**Set of tasks:**
1/ List every actor whose name appears in parentheses in the passage on "Baby Ruby."
2/ Reproduce the passage on "Baby Ruby" word for word, from "This moment comes" to "and then irritated.".

**Page extract:**
══════════════════════════════

A mere 10, or 15 years ago, these words would have made little to no sense. The assumptions implied are stark: Your baby should be online. If your baby isn't online, something's wrong. Or maybe you posted a pic, and I just missed it? What's wrong? It's really weird you haven't posted a picture of your baby online.

This moment comes early in "Baby Ruby," playwright Bess Wohl's directorial debut. Jo (Noémie Merlant), a French lifestyle blogger living "upstate" with her husband Spencer (Kit Harington), has just had a baby. Since she built a brand "curating" her stylish French-woman-in-America life, the question posed to her by a confused fan is not unwarranted. A lifestyle blogger puts everything else online. She "monetizes" her personal life. She writes about the baby shower, peppering the post with affiliate links. The nine months of pregnancy provided Jo with so much "content"! Then radio silence once the baby is born. Her fans are at first concerned and then irritated.

"Baby Ruby" is about a woman's experience of not just postpartum depression but postpartum psychosis, and her conviction that her newborn baby is somehow angry with her. Ruby is perceived by Jo as a raging malevolent creature. Ruby cries all the time, and Jo takes the crying personally. She feels like the baby is "punishing" her for something, there's a flaw in Jo's character only Ruby perceives. The pediatrician tells Jo, "Babies cry. It's what they do." Everybody tells her this. But Jo can't shake the feeling that something else is going on. Ruby seems hostile. Paranoia ratchets up. Jo wonders if her husband and her mother-in-law (Jayne Atkinson) are in cahoots, if the neighbors are on the level, or if there isn't something sinister going on.

══════════════════════════════

**Records shown:**
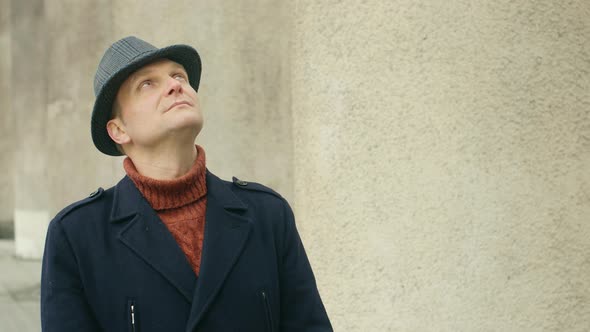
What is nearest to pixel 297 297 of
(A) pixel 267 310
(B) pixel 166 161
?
(A) pixel 267 310

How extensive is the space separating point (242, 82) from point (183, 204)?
3065 mm

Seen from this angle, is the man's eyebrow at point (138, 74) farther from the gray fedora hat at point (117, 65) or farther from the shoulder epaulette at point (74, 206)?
the shoulder epaulette at point (74, 206)

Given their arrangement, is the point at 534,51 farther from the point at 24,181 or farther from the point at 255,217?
the point at 24,181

══════════════════════════════

**Numbered answers:**
1/
Noémie Merlant
Kit Harington
Jayne Atkinson

2/
This moment comes early in "Baby Ruby," playwright Bess Wohl's directorial debut. Jo (Noémie Merlant), a French lifestyle blogger living "upstate" with her husband Spencer (Kit Harington), has just had a baby. Since she built a brand "curating" her stylish French-woman-in-America life, the question posed to her by a confused fan is not unwarranted. A lifestyle blogger puts everything else online. She "monetizes" her personal life. She writes about the baby shower, peppering the post with affiliate links. The nine months of pregnancy provided Jo with so much "content"! Then radio silence once the baby is born. Her fans are at first concerned and then irritated.